■ Task item
The response has to reproduce all entries exactly while excluding their pictures.

[Stored data]
============

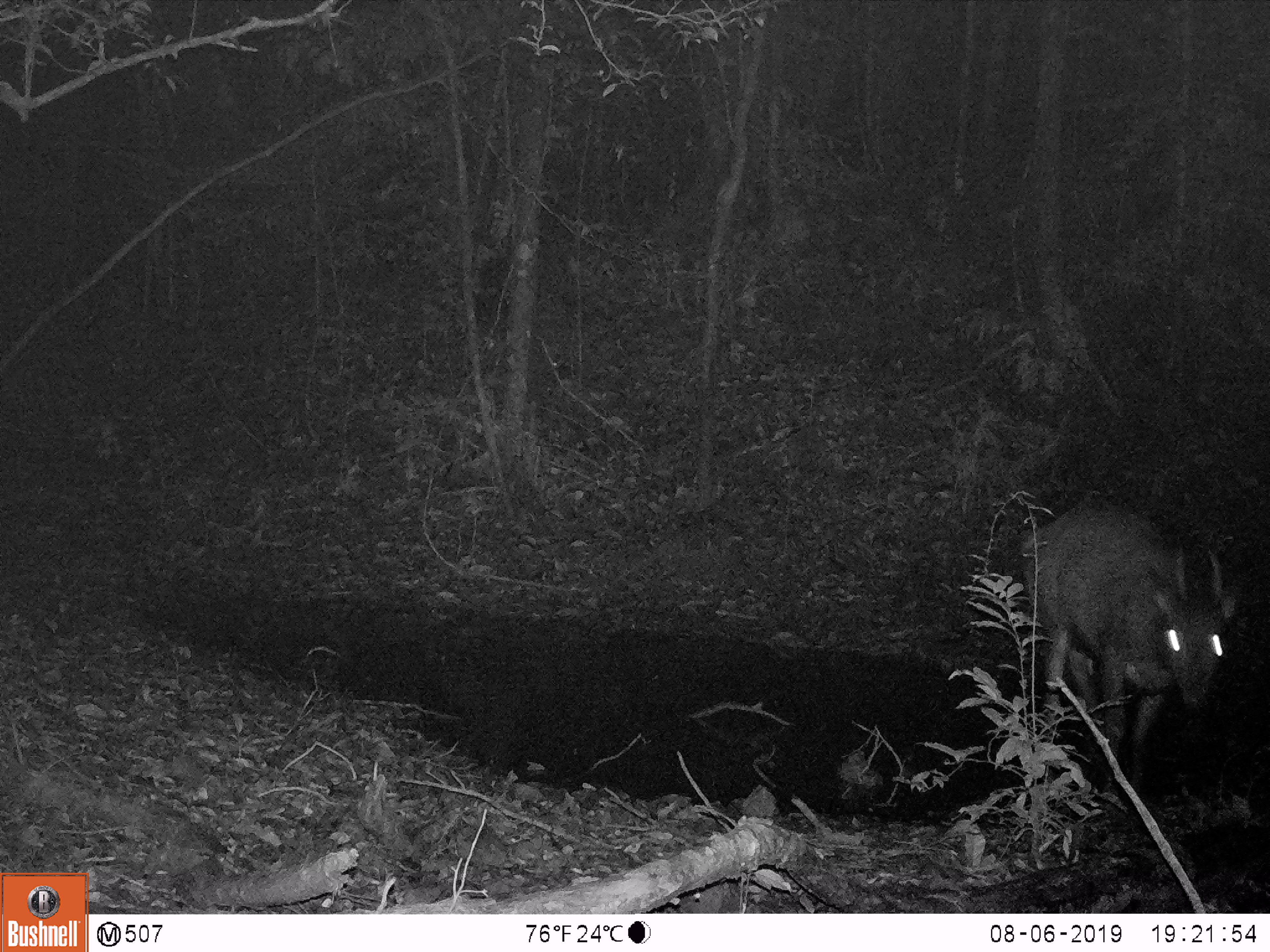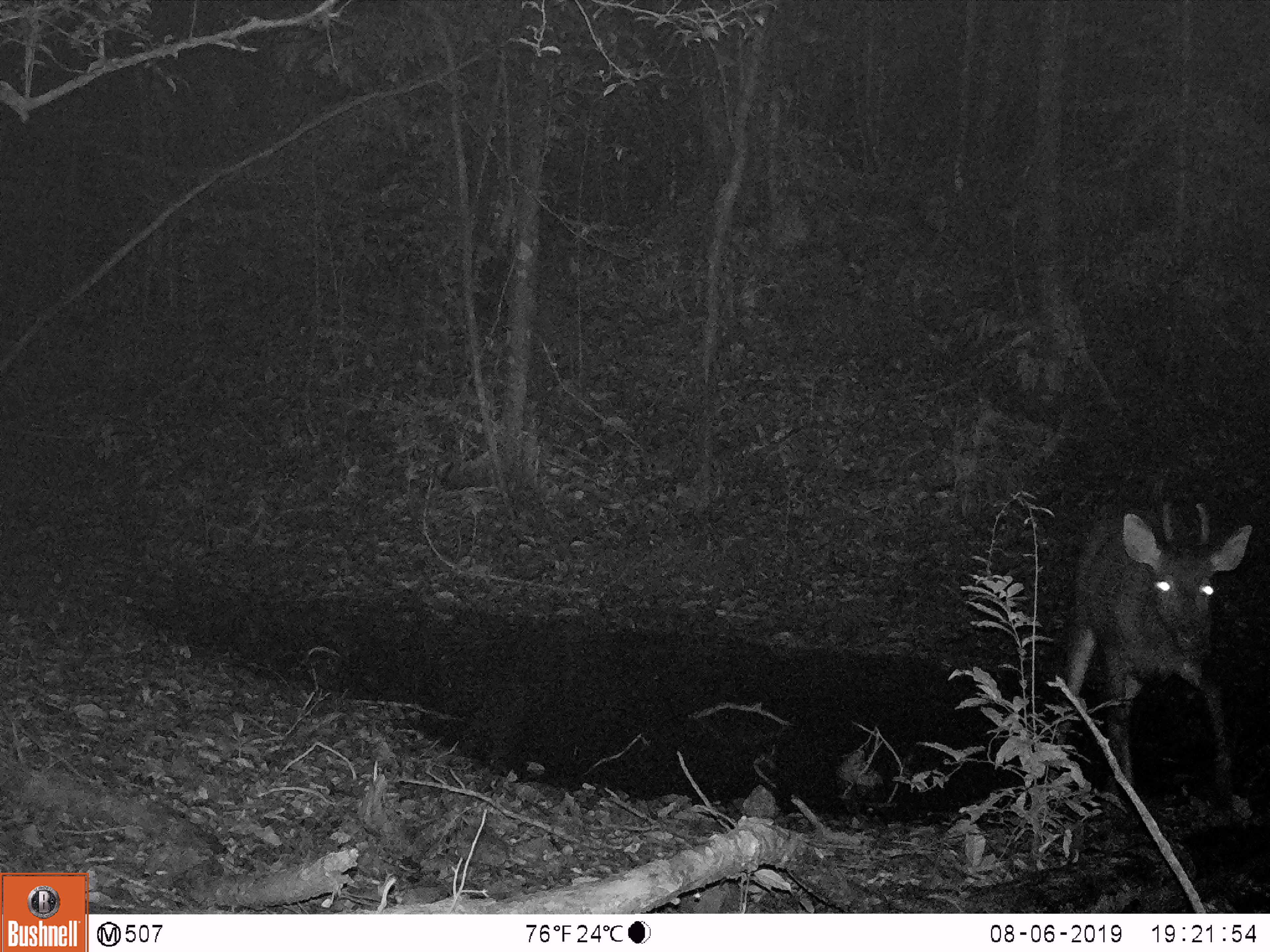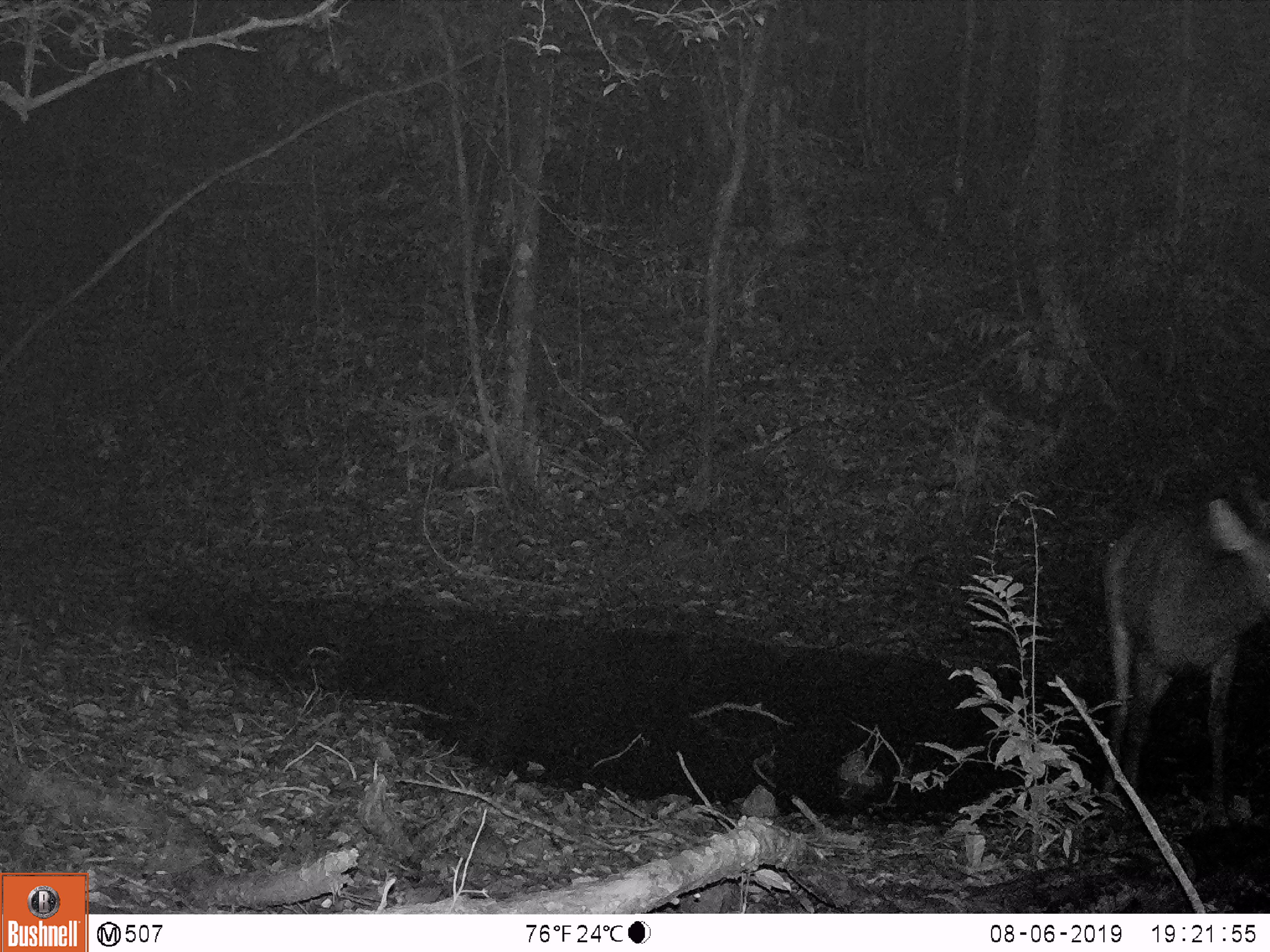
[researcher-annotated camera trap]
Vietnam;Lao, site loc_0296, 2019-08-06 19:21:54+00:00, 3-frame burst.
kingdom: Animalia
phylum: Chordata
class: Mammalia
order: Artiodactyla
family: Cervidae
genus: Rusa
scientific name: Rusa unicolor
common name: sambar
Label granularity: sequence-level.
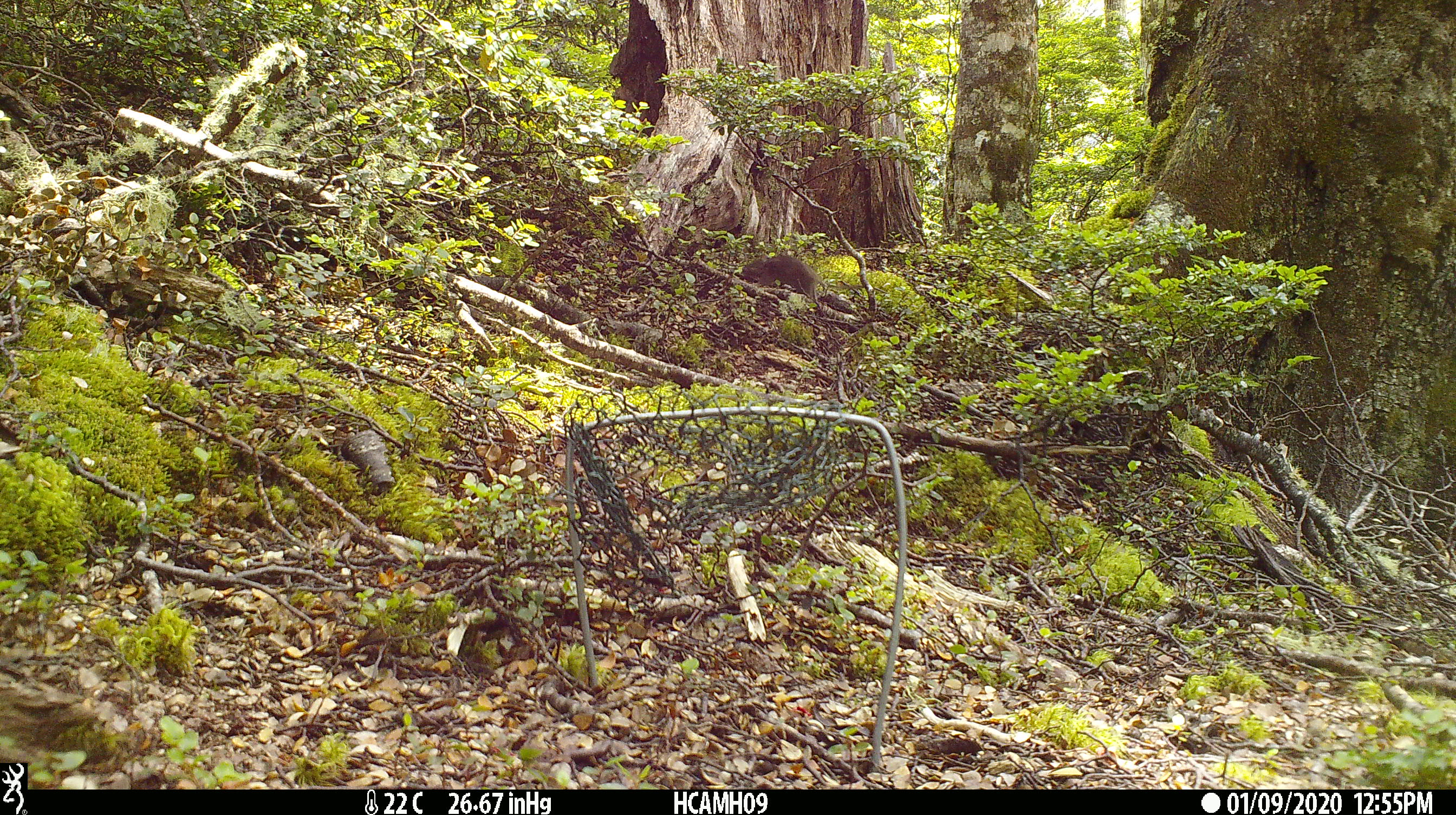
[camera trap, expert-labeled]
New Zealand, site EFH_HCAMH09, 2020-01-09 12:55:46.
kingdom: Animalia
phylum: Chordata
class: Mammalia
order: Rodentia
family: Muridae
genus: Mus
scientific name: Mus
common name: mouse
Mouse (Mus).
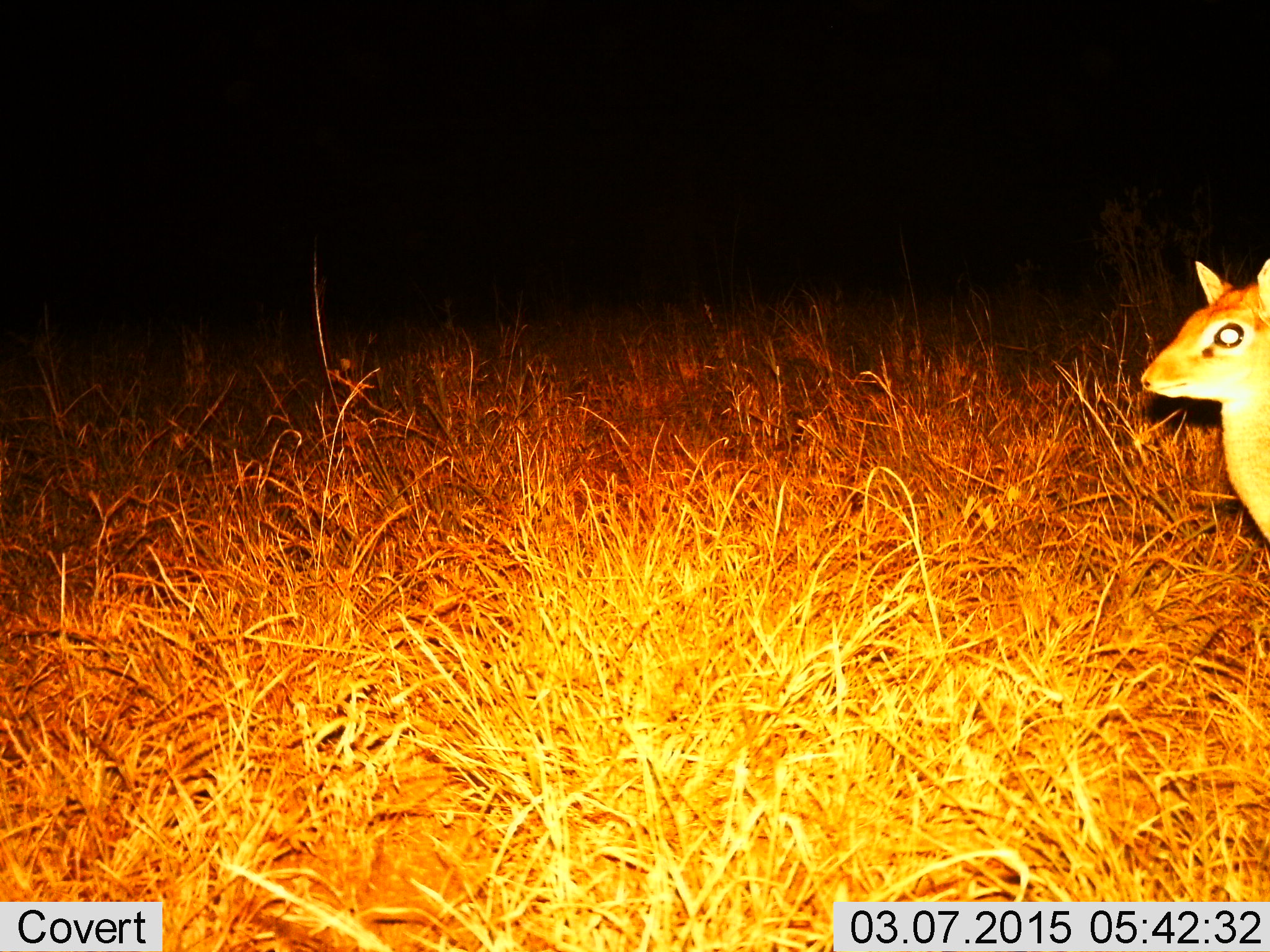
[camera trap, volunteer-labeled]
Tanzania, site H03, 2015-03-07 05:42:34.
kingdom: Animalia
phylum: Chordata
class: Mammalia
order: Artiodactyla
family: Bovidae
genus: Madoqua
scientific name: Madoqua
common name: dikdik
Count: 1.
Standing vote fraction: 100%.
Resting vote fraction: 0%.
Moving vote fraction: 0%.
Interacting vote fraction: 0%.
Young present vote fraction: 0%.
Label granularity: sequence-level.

============

■ Solution for this exercise
[researcher-annotated camera trap]
Vietnam;Lao, site loc_0296, 2019-08-06 19:21:54+00:00, 3-frame burst.
kingdom: Animalia
phylum: Chordata
class: Mammalia
order: Artiodactyla
family: Cervidae
genus: Rusa
scientific name: Rusa unicolor
common name: sambar
Label granularity: sequence-level.
[camera trap, expert-labeled]
New Zealand, site EFH_HCAMH09, 2020-01-09 12:55:46.
kingdom: Animalia
phylum: Chordata
class: Mammalia
order: Rodentia
family: Muridae
genus: Mus
scientific name: Mus
common name: mouse
Mouse (Mus).
[camera trap, volunteer-labeled]
Tanzania, site H03, 2015-03-07 05:42:34.
kingdom: Animalia
phylum: Chordata
class: Mammalia
order: Artiodactyla
family: Bovidae
genus: Madoqua
scientific name: Madoqua
common name: dikdik
Count: 1.
Standing vote fraction: 100%.
Resting vote fraction: 0%.
Moving vote fraction: 0%.
Interacting vote fraction: 0%.
Young present vote fraction: 0%.
Label granularity: sequence-level.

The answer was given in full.